** Task brief **
Please rewrite the listing from the line with "By observation, is" to the line with "Based on what", both included, as a JSON list of strings with one string per line and blank lines left out.

** Material supplied **
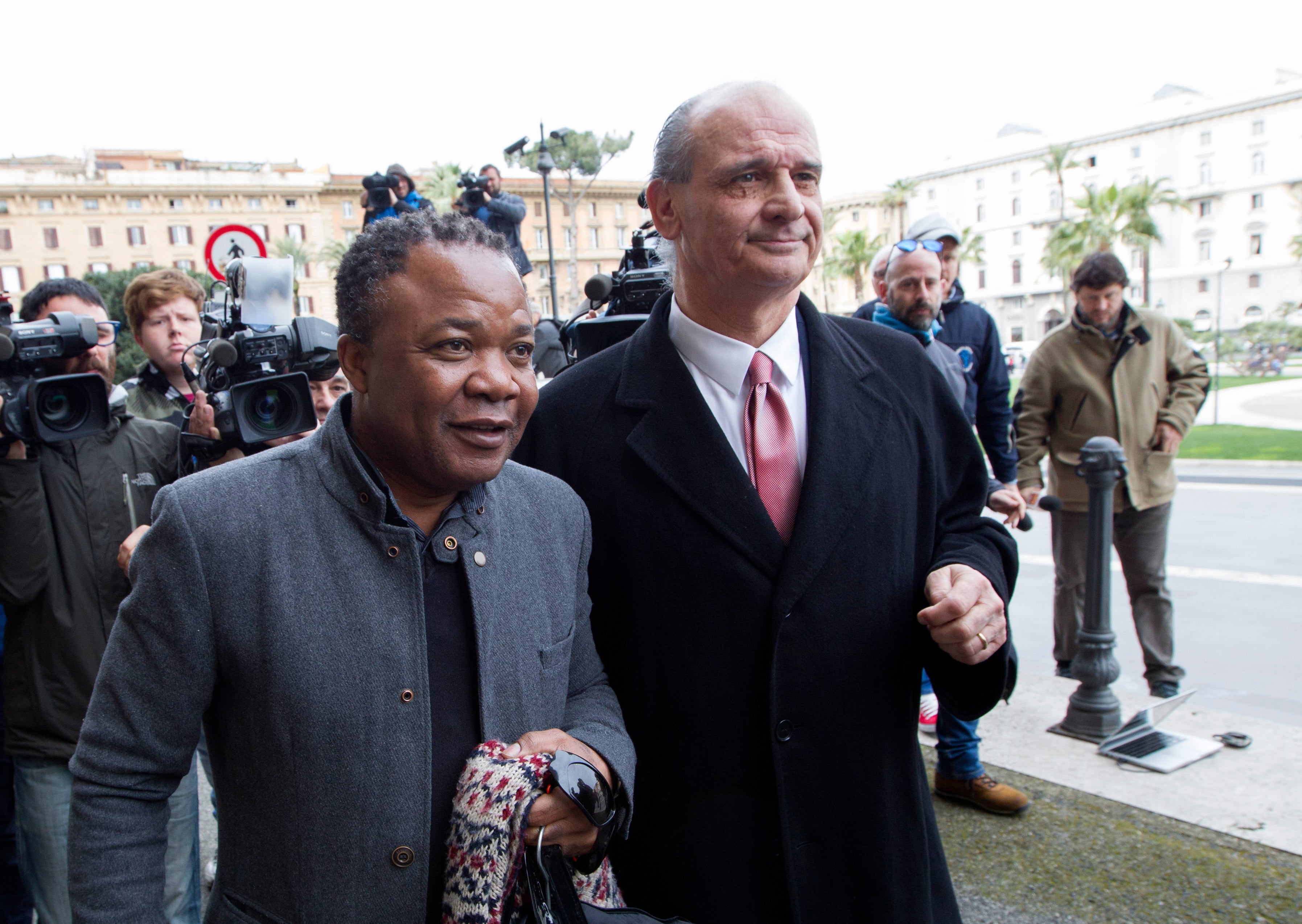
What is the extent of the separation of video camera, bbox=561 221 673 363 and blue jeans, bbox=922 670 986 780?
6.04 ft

...

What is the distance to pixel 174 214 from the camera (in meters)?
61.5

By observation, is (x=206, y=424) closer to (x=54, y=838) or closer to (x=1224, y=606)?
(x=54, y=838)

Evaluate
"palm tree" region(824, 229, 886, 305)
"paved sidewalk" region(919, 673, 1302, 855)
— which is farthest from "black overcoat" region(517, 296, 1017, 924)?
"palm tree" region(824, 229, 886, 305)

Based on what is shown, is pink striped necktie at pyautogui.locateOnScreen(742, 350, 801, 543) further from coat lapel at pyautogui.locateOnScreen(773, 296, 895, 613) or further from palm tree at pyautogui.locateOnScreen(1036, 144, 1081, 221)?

** Written response **
[
  "By observation, is (x=206, y=424) closer to (x=54, y=838) or closer to (x=1224, y=606)?",
  "(x=54, y=838)",
  "Evaluate",
  "\"palm tree\" region(824, 229, 886, 305)",
  "\"paved sidewalk\" region(919, 673, 1302, 855)",
  "— which is farthest from \"black overcoat\" region(517, 296, 1017, 924)?",
  "\"palm tree\" region(824, 229, 886, 305)",
  "Based on what is shown, is pink striped necktie at pyautogui.locateOnScreen(742, 350, 801, 543) further from coat lapel at pyautogui.locateOnScreen(773, 296, 895, 613) or further from palm tree at pyautogui.locateOnScreen(1036, 144, 1081, 221)?"
]